Aim: All the entries need to be quoted exactly, apart from the pictures, which you should drop.

Records shown:
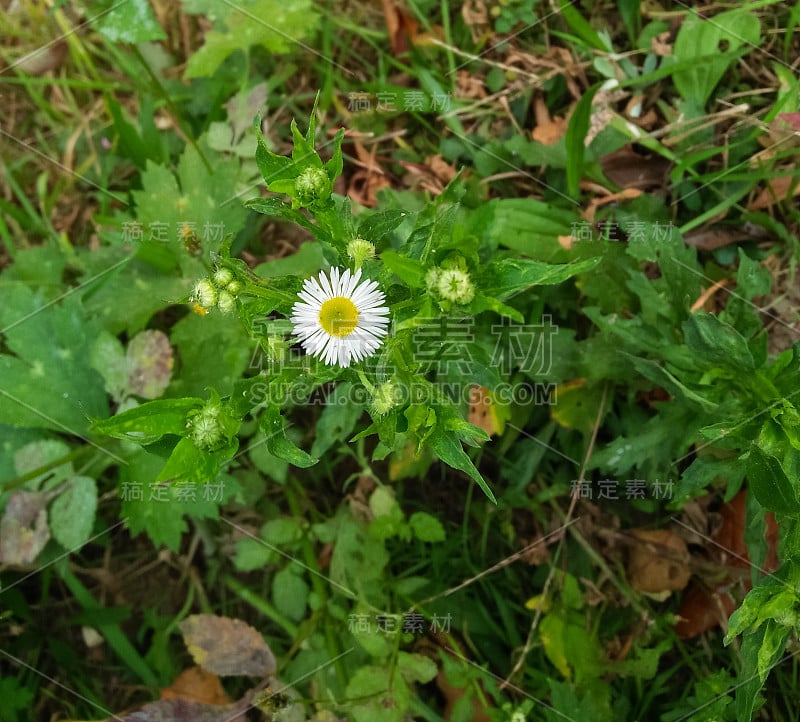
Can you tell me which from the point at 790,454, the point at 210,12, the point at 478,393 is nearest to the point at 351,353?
the point at 478,393

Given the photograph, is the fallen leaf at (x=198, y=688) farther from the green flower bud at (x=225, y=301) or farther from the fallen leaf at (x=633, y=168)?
the fallen leaf at (x=633, y=168)

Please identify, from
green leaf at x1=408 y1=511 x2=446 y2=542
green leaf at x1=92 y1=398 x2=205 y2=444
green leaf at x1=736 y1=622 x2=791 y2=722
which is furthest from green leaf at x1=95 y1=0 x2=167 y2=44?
green leaf at x1=736 y1=622 x2=791 y2=722

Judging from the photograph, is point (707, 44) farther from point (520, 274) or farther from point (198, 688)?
point (198, 688)

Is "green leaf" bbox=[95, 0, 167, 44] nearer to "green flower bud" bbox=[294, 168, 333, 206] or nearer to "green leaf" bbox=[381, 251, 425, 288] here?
"green flower bud" bbox=[294, 168, 333, 206]

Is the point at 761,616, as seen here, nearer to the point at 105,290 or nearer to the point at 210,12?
the point at 105,290

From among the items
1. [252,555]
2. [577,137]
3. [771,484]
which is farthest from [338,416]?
[577,137]

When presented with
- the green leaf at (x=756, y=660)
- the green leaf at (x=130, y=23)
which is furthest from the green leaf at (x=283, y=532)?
the green leaf at (x=130, y=23)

Correct result:
Can you tell me which from the point at 790,454, the point at 210,12, the point at 478,393 is nearest to the point at 351,353?
the point at 478,393

Given the photograph, is the fallen leaf at (x=198, y=688) farther from the green flower bud at (x=225, y=301) or farther from the fallen leaf at (x=633, y=168)?
the fallen leaf at (x=633, y=168)

Please identify, from
green leaf at x1=408 y1=511 x2=446 y2=542
green leaf at x1=92 y1=398 x2=205 y2=444
green leaf at x1=736 y1=622 x2=791 y2=722
which is furthest from green leaf at x1=95 y1=0 x2=167 y2=44?
green leaf at x1=736 y1=622 x2=791 y2=722

Judging from the photograph, is point (707, 44) farther from point (520, 274) or farther from point (198, 688)?
point (198, 688)

Is "green leaf" bbox=[95, 0, 167, 44] nearer to "green flower bud" bbox=[294, 168, 333, 206] or nearer to "green leaf" bbox=[381, 251, 425, 288] here?
"green flower bud" bbox=[294, 168, 333, 206]

Is the point at 761,616, as seen here, nearer to the point at 105,290 or nearer to the point at 210,12?
the point at 105,290

From among the items
1. [252,555]
2. [577,137]
3. [771,484]
which is farthest from [338,416]?
[577,137]

When presented with
- the green leaf at (x=756, y=660)
- the green leaf at (x=130, y=23)
which is furthest from the green leaf at (x=283, y=532)?
the green leaf at (x=130, y=23)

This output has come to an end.